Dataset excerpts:
* * * *

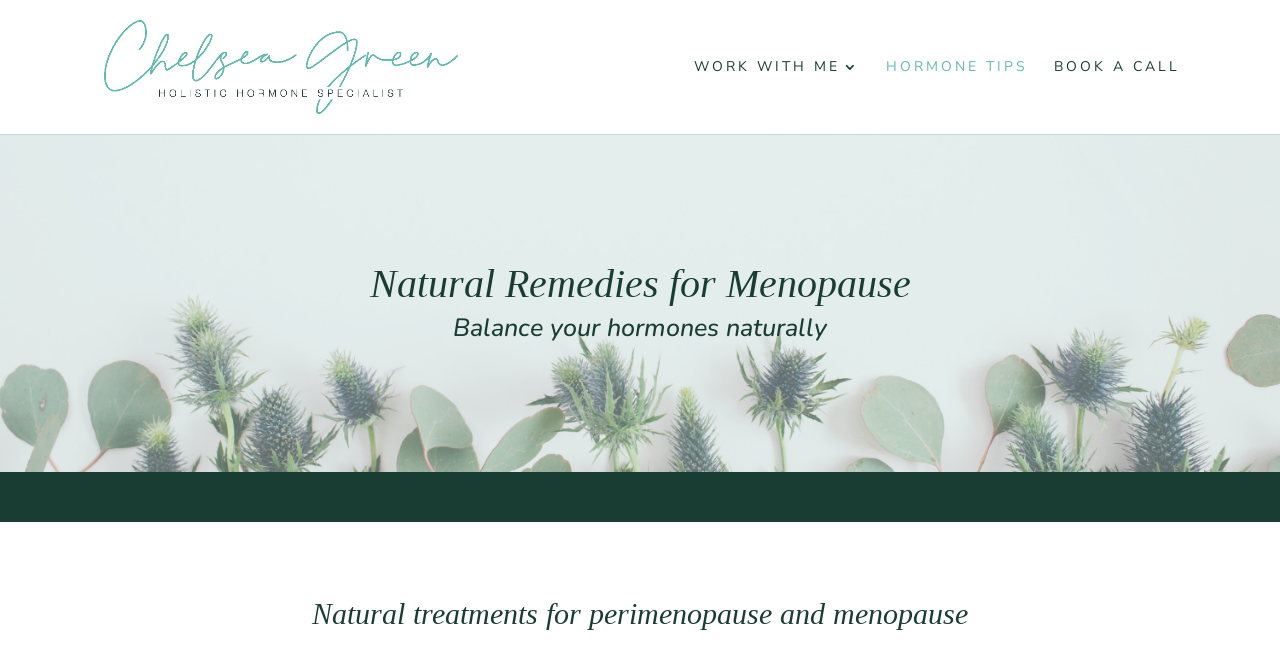

--- FILE ---
content_type: text/css
request_url: https://www.chelseagreen.uk/wp-content/themes/Divi-child02/style.css?ver=4.27.3
body_size: 419
content:
/*
Theme Name: Engage
Theme URI: http://www.demos.prettywebdesign.biz/
Template: Divi
Author: Pretty Web Design
Author URI: http://www.prettywebdesign.biz/
Description: Smart. Flexible. Beautiful. Divi is the most powerful theme in our collection.
Tags: responsive-layout,one-column,two-columns,three-columns,four-columns,left-sidebar,right-sidebar,custom-background,custom-colors,featured-images,full-width-template,post-formats,rtl-language-support,theme-options,threaded-comments,translation-ready
Version: 3.0.44.1551526218
Updated: 2019-03-02 11:30:18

* * * *

◆ WORK REQUIRED
Give back the line containing "Author URI: http://www.prettywebdesign.biz/" and all the lines after it through the end of the records, unchanged.

◆ RESPONSE BOX
Author URI: http://www.prettywebdesign.biz/
Description: Smart. Flexible. Beautiful. Divi is the most powerful theme in our collection.
Tags: responsive-layout,one-column,two-columns,three-columns,four-columns,left-sidebar,right-sidebar,custom-background,custom-colors,featured-images,full-width-template,post-formats,rtl-language-support,theme-options,threaded-comments,translation-ready
Version: 3.0.44.1551526218
Updated: 2019-03-02 11:30:18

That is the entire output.